Numerical analysis of the Volterra differential equations via a combination of evolutionary algorithms with moving least squares and finite difference methods
Author(s) -
Mahmoodabadi Mohammad Javad
Publication year - 2021
Publication title -
the journal of engineering
Language(s) - English
Resource type - Journals
ISSN - 2051-3305
DOI - 10.1049/tje2.12024
Subject(s) - particle swarm optimization , mathematics , nonlinear system , least squares function approximation , evolutionary algorithm , differential equation , differential evolution , finite difference , mathematical optimization , finite difference method , algorithm , computer science , mathematical analysis , statistics , physics , quantum mechanics , estimator
In this paper, the Volterra differential equations governing on the predator‐prey dynamics is numerically solved through the combination of evolutionary algorithms with Moving Least Squares as well as the Finite Difference Method.

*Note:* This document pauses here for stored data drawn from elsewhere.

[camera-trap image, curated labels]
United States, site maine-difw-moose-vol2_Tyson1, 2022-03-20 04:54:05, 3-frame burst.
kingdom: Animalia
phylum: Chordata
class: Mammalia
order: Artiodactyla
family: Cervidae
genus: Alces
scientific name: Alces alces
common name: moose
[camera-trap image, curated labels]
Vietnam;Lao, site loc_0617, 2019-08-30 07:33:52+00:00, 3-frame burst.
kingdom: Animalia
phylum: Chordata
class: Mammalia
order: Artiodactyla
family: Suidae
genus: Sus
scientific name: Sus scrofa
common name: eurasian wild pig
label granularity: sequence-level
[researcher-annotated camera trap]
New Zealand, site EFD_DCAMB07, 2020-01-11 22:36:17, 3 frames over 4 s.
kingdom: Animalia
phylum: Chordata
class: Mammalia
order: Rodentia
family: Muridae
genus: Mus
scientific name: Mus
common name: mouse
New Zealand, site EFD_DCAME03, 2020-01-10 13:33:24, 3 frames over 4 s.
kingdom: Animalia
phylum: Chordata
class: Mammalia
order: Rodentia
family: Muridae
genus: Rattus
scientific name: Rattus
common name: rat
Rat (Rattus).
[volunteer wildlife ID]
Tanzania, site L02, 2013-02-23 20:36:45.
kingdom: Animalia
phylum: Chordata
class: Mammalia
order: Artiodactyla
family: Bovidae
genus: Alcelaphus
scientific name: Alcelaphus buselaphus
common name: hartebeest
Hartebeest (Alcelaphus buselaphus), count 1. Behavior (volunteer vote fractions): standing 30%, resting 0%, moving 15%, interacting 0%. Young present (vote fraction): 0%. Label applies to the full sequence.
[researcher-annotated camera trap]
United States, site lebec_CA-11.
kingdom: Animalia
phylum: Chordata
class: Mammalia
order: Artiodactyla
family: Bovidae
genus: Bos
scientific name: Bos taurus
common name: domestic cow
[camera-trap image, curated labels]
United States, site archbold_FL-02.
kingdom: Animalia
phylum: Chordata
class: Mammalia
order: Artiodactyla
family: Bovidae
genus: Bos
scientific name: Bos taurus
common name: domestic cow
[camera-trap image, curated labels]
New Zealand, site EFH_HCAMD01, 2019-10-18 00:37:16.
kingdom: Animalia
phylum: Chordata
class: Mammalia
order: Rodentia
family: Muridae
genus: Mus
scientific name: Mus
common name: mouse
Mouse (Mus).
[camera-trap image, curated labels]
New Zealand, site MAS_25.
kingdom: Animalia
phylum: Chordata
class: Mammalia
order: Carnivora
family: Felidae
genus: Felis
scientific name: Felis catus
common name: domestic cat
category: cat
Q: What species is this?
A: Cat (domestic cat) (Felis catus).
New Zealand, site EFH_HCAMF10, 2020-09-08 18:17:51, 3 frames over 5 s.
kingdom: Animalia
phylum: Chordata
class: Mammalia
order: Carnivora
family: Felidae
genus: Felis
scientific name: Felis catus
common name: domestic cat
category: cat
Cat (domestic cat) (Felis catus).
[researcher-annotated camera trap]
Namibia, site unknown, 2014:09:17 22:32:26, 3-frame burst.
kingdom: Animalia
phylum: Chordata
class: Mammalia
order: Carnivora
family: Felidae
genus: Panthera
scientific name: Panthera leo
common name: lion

Among the numerous evolutionary algorithms, the Genetic Algorithms and Particle Swarm Optimization, as two powerful and effective approaches, are selected. The penalty method is chosen to impose the initial conditions on the objective function, while the Moving Least Squares is implemented to interpolate the derivatives in the differential equations. In order to illustrate the effectiveness of the Moving Least Squares, the results are compared with those obtained via the Finite Difference Method based evolutionary algorithms. Moreover, the results are associated with those of a numerical method and an analytical scheme to evaluate the obtained populations of the prey and the predator. These comparisons clearly illustrate the reliability and efficiency of the proposed methodology to solve nonlinear differential equations.